While prescription drug marketing to consumers is an issue in the US, I think the actual problem in this situation is people Googling their issue then coming to the doctor with the conclusion of their investigation instead of letting the doctor do the investigation themselves.

stingraycharles an hour ago | parent | prev | next [-]

> If you're a senior developer, you're the one who has to push back against behaviour you don't like. You have the authority.

Not just that, but it seems like the grandparent had issues understanding what they were talking about. This is absolutely fine, and they should have just asked to continue explaining more until the problem was fully understood.

It’s obvious your opinion is important, but it’s not worth a lot if you don’t understand what the actual problem is.

Also, I personally don’t like to appeal to authority (not sure if that is what you meant), and instead just use the Socratic method to keep asking questions until they themselves understand the weaknesses. It’s a very friendly way of doing things.

komali2 2 hours ago | parent | prev [-]

> Can you give me a quick overview of the system architecture

I think what the OP is saying is that it's the OP's job to know that, and didn't, because they over leverage the LLM.

Like if a doctor was brought in on a cardio consult on their patient because they had a maybe unrelated heart condition, and the only thing they could answer to "why did you prescribe cemidine instead of decimine" is "lemme get back to you on that."

ryandrake 3 hours ago | parent | prev | next [-]

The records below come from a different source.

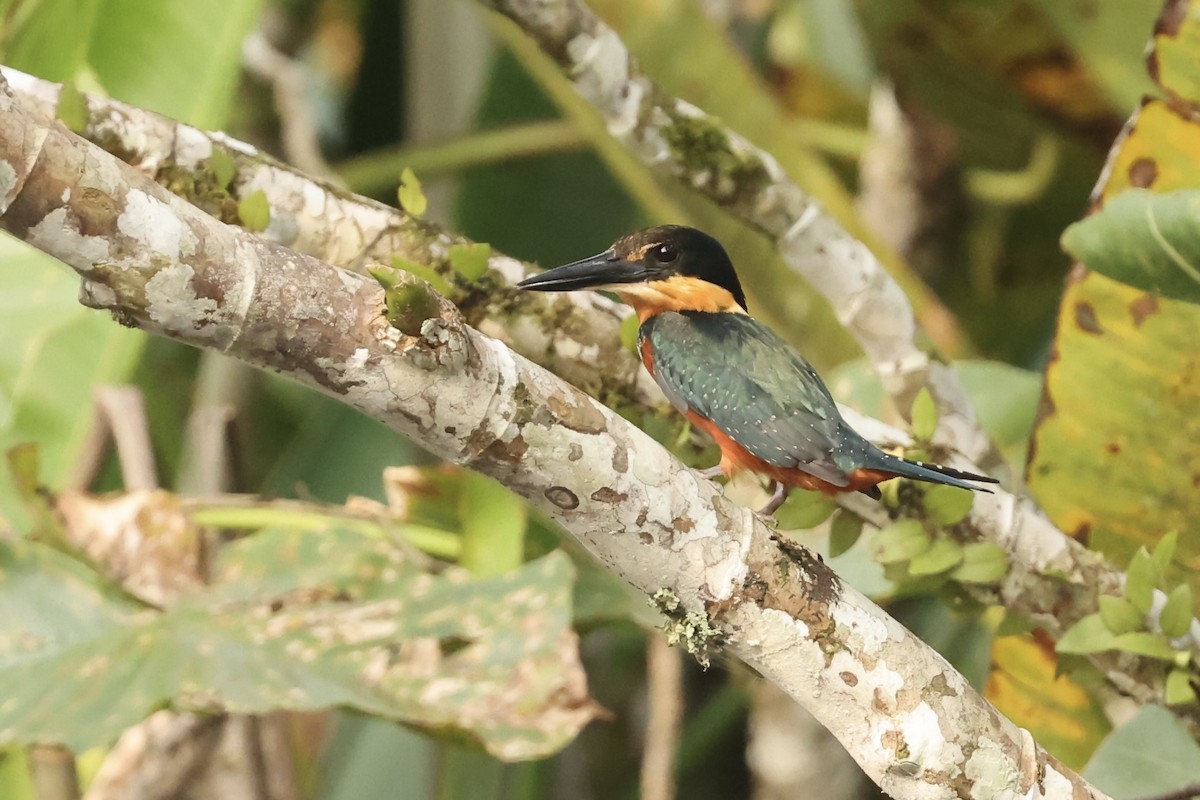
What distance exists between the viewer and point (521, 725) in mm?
997

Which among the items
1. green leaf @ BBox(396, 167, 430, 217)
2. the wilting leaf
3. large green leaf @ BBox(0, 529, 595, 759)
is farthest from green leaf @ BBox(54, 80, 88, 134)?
the wilting leaf

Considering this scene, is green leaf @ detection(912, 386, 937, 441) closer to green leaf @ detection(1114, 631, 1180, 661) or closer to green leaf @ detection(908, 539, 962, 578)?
green leaf @ detection(908, 539, 962, 578)

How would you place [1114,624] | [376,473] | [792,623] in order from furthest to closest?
1. [376,473]
2. [1114,624]
3. [792,623]

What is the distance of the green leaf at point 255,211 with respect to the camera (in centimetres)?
69

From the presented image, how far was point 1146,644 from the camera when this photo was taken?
792mm

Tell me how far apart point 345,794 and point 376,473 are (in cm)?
42

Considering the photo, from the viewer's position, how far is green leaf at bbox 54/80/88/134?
2.22 feet

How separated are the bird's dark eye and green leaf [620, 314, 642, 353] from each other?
0.05 m

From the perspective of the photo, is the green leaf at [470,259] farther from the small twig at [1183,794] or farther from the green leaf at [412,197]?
the small twig at [1183,794]

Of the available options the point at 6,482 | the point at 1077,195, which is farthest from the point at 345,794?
the point at 1077,195

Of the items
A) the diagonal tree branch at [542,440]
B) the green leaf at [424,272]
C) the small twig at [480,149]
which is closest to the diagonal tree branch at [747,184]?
the green leaf at [424,272]

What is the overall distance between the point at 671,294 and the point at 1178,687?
437 millimetres

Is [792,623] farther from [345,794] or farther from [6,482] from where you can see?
[345,794]

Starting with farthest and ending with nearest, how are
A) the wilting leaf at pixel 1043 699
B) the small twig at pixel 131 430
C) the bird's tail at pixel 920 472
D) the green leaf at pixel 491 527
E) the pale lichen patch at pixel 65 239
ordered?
the small twig at pixel 131 430, the green leaf at pixel 491 527, the wilting leaf at pixel 1043 699, the bird's tail at pixel 920 472, the pale lichen patch at pixel 65 239
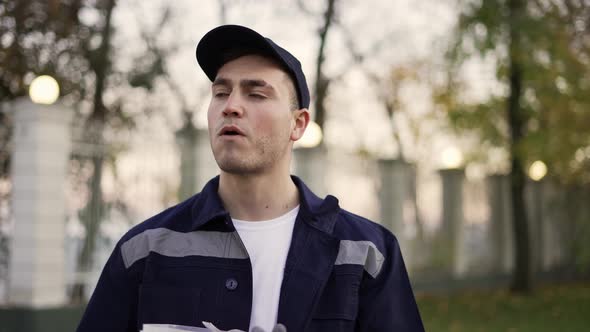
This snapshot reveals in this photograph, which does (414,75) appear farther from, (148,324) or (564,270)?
(148,324)

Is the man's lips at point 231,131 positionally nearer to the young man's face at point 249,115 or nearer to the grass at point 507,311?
the young man's face at point 249,115

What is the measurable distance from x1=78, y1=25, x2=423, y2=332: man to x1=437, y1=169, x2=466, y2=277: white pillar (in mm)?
13144

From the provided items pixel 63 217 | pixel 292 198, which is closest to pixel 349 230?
pixel 292 198

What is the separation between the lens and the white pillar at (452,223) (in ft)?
49.7

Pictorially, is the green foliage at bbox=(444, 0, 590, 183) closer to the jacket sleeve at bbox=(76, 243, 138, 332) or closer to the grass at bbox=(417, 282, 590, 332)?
the grass at bbox=(417, 282, 590, 332)

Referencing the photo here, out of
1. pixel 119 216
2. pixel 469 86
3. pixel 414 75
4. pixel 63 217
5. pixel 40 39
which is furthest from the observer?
pixel 414 75

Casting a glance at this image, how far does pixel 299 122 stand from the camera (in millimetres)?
2369

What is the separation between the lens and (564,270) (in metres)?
18.4

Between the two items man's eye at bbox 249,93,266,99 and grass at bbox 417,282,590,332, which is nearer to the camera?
man's eye at bbox 249,93,266,99

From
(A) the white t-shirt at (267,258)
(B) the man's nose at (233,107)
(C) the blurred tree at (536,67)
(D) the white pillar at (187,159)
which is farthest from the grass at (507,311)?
(B) the man's nose at (233,107)

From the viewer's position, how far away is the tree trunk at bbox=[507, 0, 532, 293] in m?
13.3

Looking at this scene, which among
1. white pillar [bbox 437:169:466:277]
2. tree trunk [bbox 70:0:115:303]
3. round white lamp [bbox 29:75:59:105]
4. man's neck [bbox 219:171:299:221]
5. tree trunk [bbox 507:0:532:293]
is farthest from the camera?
white pillar [bbox 437:169:466:277]

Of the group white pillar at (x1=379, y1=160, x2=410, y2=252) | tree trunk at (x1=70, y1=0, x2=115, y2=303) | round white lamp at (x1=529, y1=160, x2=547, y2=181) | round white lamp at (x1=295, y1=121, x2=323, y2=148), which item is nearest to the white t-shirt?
tree trunk at (x1=70, y1=0, x2=115, y2=303)

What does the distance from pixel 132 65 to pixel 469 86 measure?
6.73 metres
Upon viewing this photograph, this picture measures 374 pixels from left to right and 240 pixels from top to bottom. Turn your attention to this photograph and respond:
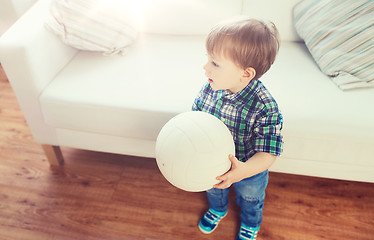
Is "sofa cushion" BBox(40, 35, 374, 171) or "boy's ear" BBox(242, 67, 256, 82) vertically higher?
"boy's ear" BBox(242, 67, 256, 82)

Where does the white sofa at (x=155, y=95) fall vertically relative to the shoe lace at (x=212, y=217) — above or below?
above

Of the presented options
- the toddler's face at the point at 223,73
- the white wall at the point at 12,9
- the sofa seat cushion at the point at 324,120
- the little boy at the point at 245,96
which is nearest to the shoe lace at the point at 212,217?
the little boy at the point at 245,96

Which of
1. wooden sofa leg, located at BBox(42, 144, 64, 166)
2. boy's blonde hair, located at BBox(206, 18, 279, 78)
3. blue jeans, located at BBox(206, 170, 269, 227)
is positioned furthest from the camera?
wooden sofa leg, located at BBox(42, 144, 64, 166)

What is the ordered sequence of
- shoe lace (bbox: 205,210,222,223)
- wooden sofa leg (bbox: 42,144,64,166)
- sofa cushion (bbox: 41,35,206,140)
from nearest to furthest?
sofa cushion (bbox: 41,35,206,140) < shoe lace (bbox: 205,210,222,223) < wooden sofa leg (bbox: 42,144,64,166)

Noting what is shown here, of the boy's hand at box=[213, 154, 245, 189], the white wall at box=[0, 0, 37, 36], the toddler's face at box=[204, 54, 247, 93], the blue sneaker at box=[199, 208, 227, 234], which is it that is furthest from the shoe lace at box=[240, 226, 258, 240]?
the white wall at box=[0, 0, 37, 36]

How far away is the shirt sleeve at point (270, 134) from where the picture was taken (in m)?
1.04

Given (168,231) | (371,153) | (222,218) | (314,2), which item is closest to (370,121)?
(371,153)

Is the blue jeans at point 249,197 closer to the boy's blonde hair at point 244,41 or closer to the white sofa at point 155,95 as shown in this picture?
the white sofa at point 155,95

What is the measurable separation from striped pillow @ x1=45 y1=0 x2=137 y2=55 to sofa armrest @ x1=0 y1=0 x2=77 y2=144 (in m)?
0.06

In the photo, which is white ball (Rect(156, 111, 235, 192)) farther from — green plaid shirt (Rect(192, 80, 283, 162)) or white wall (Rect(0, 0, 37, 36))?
white wall (Rect(0, 0, 37, 36))

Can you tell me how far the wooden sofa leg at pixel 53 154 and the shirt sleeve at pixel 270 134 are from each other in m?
1.11

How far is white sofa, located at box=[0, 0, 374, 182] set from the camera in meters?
1.32

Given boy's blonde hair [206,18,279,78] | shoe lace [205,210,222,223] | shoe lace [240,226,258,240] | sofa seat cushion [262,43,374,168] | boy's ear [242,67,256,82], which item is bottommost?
shoe lace [240,226,258,240]

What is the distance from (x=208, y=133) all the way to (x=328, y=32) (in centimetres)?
89
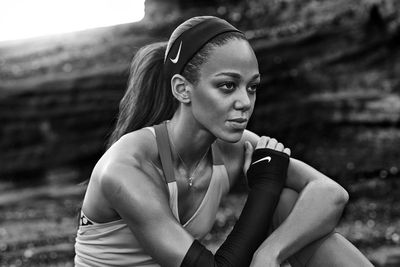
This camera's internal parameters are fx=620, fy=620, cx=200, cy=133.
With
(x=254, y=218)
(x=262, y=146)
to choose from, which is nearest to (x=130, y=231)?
(x=254, y=218)

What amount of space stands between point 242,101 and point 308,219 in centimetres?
32

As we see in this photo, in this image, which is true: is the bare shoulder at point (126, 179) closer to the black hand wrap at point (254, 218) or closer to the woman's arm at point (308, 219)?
the black hand wrap at point (254, 218)

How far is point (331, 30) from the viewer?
379 cm

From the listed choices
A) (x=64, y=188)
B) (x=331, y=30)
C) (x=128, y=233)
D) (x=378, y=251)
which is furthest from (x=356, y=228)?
(x=128, y=233)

What kind of place do you work where you get dragged into a meeting halfway through and then are peppered with technical questions without context, that you're expected to answer on the spot? Please let us know because I'm sure a lot of us want to avoid such a place.

"I'll need to study the docs and code to answer these questions properly" is a perfectly fine (and very diplomatic) response to treatment like that.

pkthunder 3 hours ago | parent | next [-]

Not OP, but similar context (~20yr exp.). You absolutely can get away with "I'll need to dig more into this to give you a good answer" but you are _for sure_ expected to have at least some answer ready-to-go. Especially if it's under your purview.

furyofantares 2 hours ago | parent | prev | next [-]

The implication is that, in the past, such a meeting would be fine, because they're an expert in what they've authored. It's "hey can you join for 5 minutes" because, in the past, they'd have had deep knowledge off the top of their head of the things they'd committed under their name.

But now they're not an expert in the code they've recently committed.

Maybe that's OK and expectations need to change, but I'd bet there are a lot of cases where the organization really wants to produce a (code, expert-in-the-code) pair, and should be willing to pay a little time to do that over producing just (code, guy-who-prompted-it).

WD-42 3 hours ago | parent | prev | next [-]

I don’t think it was made clear: the questions were about the code op “wrote” but they used a llm so couldn’t remember any of it. Probably got there from a git blame. This happens.

solenoid0937 3 hours ago | parent | prev | next [-]

This can happen more or less anywhere if you spend enough time at a company. At some point you'll get pulled into a meeting like this because others think you're in expert in a codebase/area you're not.

keyle 3 hours ago | parent | prev | next [-]

Startup life man. Happy to help, just rough sometimes.

marcosdumay 3 hours ago | parent | prev [-]

From the way it's written, looks like it's his code that he wrote recently.

It's quite common to search for the author of a piece of code to ask questions about that code.

chaidhat 2 hours ago | parent | prev [-]

I think that in an AI-native company, the people asking the question should be using their own set of the AI to query the codebase, before coming to ask you. The problem that you describe seems to be more relevant to an organization which has not fully embraced AI yet.